Buttered Side (1841, 1857); Gods send nuts (1860); Oxford Quotations
Laurence Horn
laurence.horn at YALE.EDU
Sat Feb 5 19:18:20 UTC 2005
At 3:13 AM -0500 2/5/05, Bapopik at AOL.COM wrote:
>BUTTERED SIDE
>...
>Oxford has this proverb from 1867. It's like Murphy's law--with two choices,
>the worst outcome will result.

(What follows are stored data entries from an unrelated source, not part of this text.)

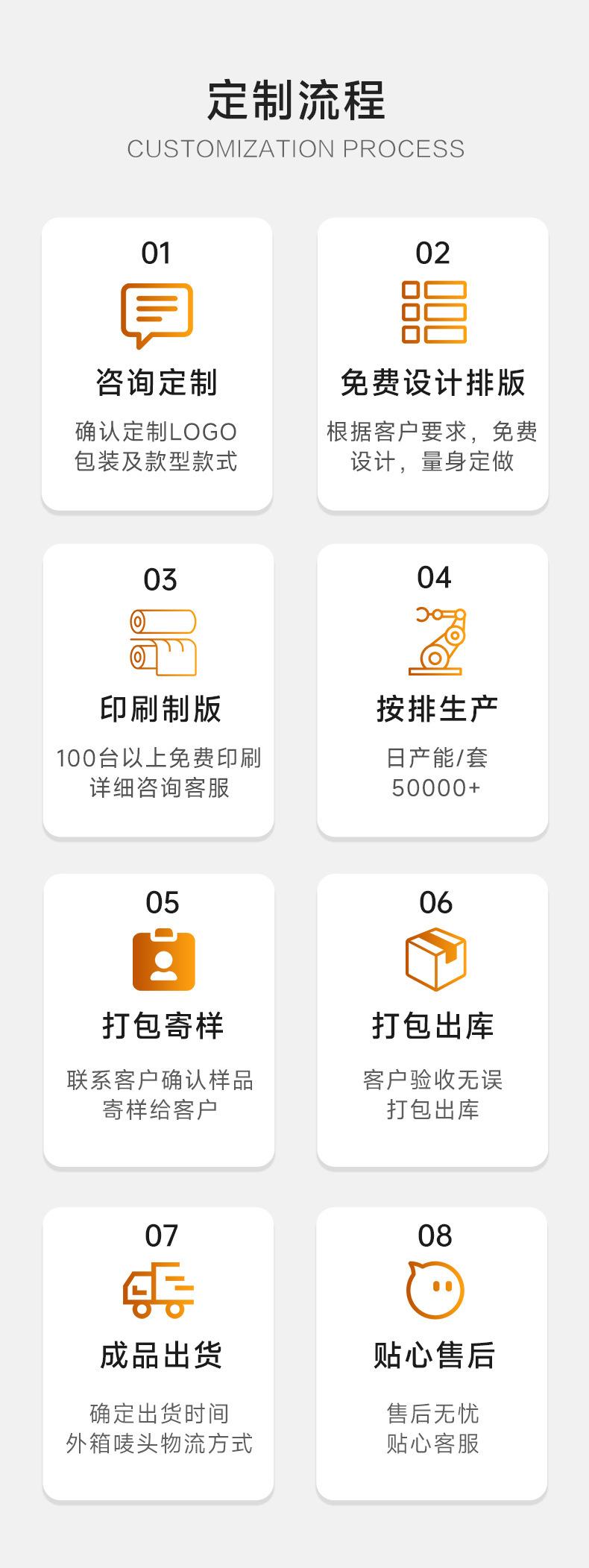 定制流程
CUSTOMIZATION PROCESS

01
咨询定制
确认定制LOGO
包装及款型款式

02
免费设计排版
根据客户要求，免费
设计，量身定做

03
印刷制版
100台以上免费印刷
详细咨询客服

04
按排生产
日产能/套
50000+

05
打包寄样
联系客户确认样品
寄样给客户

06
打包出库
客户验收无误
打包出库

07
成品出货
确定出货时间
外箱唛头物流方式

08
贴心售后
售后无忧
贴心客服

Bread always falls on the buttered side.
>...
>...
>(NEWSPAPERARHIVE)
>...
>Tuesday, November 23, 1841 _Norwalk,_
>(http://www.newspaperarchive.com/Search.aspx?Search=city:norwalk+buttered+side+AND)
>_Ohio_
>(http://www.newspaperarchive.com/Search.aspx?Search=state:ohio+buttered+side+AND)
> _Huron Reflector _
>(http://www.newspaperarchive.com/Viewer.aspx?img=wUP6BEk4rpmKID/6NLMW2vynnkNBVZv8E8crKPO4KeOd5XSGz6G6XQ==)
>
>...
>...not fall upon the And always on the BUTTERED SIDE. My misfortunes are
>many.....so nicely with die but- ter of greasy SIDE into the dirt of despon-
>and leave..
>..
>...
...and given that "a cat always lands on its feet", we derive a
paradox I've come across in various forms...let me check...yup, here
it is in one version, which has the advantage of the fact that the
query is posted from our neighboring town of Cheshire CT.
L
====================
http://ask.yahoo.com/ask/19990914.html
Dear Yahoo!:
Why does buttered bread always land butter-side down? And why do cats
always land on their feet? What would happen if you buttered the back
of a cat and dropped it out of a window?
Gilly
Chesire, Connecticut
Dear Gilly:
Funny you should ask. This question seems to be making the rounds. We
found the answer by doing a slightly advanced search, typing "+toast
+cat" into Alta Vista's search engine. On one web page we learned
that this query is the basis for a grand prize-winning solution to
the elusive puzzle of perpetual motion.
The project description speaks for itself:
"When a cat is dropped, it always lands on its feet, and when toast
is dropped it always lands buttered side down. It was proposed to
strap giant slabs of hot buttered toast to the back of a hundred
tethered cats; the two opposing forces will cause the cats to hover,
spinning inches above the ground. Using the giant buttered toast/cat
array, a high-speed monorail could easily link New York with Chicago."